§ Task goal
Repeat only the lines from the one holding "At what distance from the" down to the last line of the listing below, including both of those lines.

— Begin —

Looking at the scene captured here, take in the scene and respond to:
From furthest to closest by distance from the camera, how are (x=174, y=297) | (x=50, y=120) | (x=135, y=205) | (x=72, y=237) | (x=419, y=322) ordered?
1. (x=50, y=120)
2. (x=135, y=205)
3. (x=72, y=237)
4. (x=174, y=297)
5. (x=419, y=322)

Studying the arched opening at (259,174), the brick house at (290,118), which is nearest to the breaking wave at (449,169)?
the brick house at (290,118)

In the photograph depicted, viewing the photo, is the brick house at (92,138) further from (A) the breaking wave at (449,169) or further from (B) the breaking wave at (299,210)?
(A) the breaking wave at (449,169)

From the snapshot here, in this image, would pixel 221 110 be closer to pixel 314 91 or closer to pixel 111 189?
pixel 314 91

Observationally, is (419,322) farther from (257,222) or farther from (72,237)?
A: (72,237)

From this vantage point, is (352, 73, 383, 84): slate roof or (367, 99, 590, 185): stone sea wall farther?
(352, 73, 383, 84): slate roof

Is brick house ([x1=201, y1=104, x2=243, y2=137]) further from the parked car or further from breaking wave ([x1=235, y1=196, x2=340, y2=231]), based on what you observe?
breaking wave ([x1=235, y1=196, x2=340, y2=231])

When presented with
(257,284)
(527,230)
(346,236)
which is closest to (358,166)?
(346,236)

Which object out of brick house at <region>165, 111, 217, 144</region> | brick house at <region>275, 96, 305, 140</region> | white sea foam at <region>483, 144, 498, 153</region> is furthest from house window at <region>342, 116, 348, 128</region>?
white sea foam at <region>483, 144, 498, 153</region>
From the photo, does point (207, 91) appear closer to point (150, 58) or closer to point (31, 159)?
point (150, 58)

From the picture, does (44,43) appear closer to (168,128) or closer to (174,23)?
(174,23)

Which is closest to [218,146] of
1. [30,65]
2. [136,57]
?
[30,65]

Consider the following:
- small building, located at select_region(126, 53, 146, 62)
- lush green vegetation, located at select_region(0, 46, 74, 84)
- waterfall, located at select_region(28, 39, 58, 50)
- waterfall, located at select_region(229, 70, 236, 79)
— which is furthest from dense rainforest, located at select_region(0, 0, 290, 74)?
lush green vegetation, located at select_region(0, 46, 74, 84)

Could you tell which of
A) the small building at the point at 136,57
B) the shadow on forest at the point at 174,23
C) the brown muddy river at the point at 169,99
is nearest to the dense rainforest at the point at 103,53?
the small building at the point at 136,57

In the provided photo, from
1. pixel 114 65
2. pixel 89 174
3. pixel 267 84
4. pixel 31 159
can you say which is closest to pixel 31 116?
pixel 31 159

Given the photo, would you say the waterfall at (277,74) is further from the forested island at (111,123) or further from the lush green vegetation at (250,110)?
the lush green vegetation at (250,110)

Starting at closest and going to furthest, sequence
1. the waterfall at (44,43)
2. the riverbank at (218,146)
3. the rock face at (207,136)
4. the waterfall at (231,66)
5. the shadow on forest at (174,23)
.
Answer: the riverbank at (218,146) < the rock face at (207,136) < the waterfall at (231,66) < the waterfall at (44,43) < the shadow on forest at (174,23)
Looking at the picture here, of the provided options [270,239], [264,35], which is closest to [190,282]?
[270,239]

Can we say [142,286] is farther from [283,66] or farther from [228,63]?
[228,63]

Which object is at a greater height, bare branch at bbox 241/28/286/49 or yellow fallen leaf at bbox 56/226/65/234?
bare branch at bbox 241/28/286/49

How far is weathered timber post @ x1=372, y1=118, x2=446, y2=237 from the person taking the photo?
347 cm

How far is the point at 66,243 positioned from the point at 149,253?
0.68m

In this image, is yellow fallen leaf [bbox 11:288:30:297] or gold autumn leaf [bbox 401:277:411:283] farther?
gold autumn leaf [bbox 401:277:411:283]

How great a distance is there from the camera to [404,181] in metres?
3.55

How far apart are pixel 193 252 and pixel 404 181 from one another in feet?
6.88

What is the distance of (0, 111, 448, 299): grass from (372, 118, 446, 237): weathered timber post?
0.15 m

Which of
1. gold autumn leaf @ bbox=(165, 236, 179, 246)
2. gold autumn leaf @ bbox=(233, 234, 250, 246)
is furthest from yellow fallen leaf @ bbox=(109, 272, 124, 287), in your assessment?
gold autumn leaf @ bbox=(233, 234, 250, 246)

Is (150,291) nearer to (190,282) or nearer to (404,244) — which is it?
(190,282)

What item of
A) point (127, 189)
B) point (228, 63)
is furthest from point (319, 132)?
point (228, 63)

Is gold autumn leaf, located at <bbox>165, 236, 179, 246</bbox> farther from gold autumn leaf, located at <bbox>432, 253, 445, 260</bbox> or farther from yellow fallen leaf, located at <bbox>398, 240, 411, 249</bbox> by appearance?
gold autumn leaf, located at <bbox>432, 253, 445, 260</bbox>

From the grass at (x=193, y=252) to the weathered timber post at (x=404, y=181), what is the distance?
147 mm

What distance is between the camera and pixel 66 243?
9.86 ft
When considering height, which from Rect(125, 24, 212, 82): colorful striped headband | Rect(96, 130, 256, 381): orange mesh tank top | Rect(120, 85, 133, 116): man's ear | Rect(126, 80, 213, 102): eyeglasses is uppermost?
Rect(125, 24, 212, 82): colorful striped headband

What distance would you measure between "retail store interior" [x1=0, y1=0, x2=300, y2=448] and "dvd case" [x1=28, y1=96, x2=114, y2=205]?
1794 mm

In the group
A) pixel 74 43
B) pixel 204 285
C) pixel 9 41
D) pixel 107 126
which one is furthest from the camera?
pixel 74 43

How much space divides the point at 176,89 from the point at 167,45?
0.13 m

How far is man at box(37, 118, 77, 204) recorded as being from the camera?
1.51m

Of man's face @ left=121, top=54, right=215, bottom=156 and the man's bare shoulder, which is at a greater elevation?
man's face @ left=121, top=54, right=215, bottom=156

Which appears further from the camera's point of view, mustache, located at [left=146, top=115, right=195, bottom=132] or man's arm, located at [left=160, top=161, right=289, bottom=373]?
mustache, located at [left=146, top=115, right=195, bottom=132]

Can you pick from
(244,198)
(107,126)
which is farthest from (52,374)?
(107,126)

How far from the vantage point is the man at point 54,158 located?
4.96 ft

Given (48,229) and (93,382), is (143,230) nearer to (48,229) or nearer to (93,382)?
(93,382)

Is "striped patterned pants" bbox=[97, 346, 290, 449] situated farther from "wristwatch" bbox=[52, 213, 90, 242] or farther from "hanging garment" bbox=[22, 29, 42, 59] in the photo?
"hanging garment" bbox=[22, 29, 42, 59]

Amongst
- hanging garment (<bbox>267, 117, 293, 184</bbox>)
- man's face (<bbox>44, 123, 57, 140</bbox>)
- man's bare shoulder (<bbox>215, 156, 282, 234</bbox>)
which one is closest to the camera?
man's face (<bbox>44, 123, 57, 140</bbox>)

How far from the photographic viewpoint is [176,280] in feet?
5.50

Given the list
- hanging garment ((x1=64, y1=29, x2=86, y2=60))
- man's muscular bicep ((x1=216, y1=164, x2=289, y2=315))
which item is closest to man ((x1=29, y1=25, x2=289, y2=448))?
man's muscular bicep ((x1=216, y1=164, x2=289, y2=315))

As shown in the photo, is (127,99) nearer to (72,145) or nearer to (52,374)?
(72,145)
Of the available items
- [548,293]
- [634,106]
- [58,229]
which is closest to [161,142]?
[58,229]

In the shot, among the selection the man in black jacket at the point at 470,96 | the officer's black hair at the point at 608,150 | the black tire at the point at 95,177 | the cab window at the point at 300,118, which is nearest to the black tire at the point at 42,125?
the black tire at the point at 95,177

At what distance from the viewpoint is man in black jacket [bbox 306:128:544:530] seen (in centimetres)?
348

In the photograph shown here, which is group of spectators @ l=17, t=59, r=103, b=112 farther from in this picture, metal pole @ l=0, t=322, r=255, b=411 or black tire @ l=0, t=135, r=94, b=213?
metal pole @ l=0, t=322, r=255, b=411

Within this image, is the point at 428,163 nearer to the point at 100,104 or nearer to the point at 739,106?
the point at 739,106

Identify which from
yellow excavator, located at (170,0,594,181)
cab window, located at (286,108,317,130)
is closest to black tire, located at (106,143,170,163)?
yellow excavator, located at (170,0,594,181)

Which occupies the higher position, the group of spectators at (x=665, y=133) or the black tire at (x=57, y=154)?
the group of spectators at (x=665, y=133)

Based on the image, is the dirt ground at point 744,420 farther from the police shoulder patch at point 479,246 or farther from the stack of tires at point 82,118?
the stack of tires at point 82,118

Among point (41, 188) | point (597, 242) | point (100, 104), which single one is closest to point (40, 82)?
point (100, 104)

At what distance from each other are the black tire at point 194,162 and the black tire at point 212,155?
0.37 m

— End —

§ Reply to the task
At what distance from the viewpoint is man in black jacket [bbox 306:128:544:530] seen (in centimetres)?
348

In the photograph shown here, which is group of spectators @ l=17, t=59, r=103, b=112 farther from in this picture, metal pole @ l=0, t=322, r=255, b=411 or black tire @ l=0, t=135, r=94, b=213?
metal pole @ l=0, t=322, r=255, b=411

Within this image, is the point at 428,163 nearer to the point at 100,104 or nearer to the point at 739,106?
the point at 739,106

Identify which from
yellow excavator, located at (170,0,594,181)
cab window, located at (286,108,317,130)
is closest to black tire, located at (106,143,170,163)?
yellow excavator, located at (170,0,594,181)

Which occupies the higher position, the group of spectators at (x=665, y=133) or the black tire at (x=57, y=154)?
the group of spectators at (x=665, y=133)

Based on the image, is the dirt ground at point 744,420 farther from the police shoulder patch at point 479,246 or farther from the stack of tires at point 82,118?
the stack of tires at point 82,118

Among point (41, 188) | point (597, 242) | point (100, 104), which single one is closest to point (40, 82)?
point (100, 104)

At what distance from each other are the black tire at point 194,162 and the black tire at point 212,155?
0.37 m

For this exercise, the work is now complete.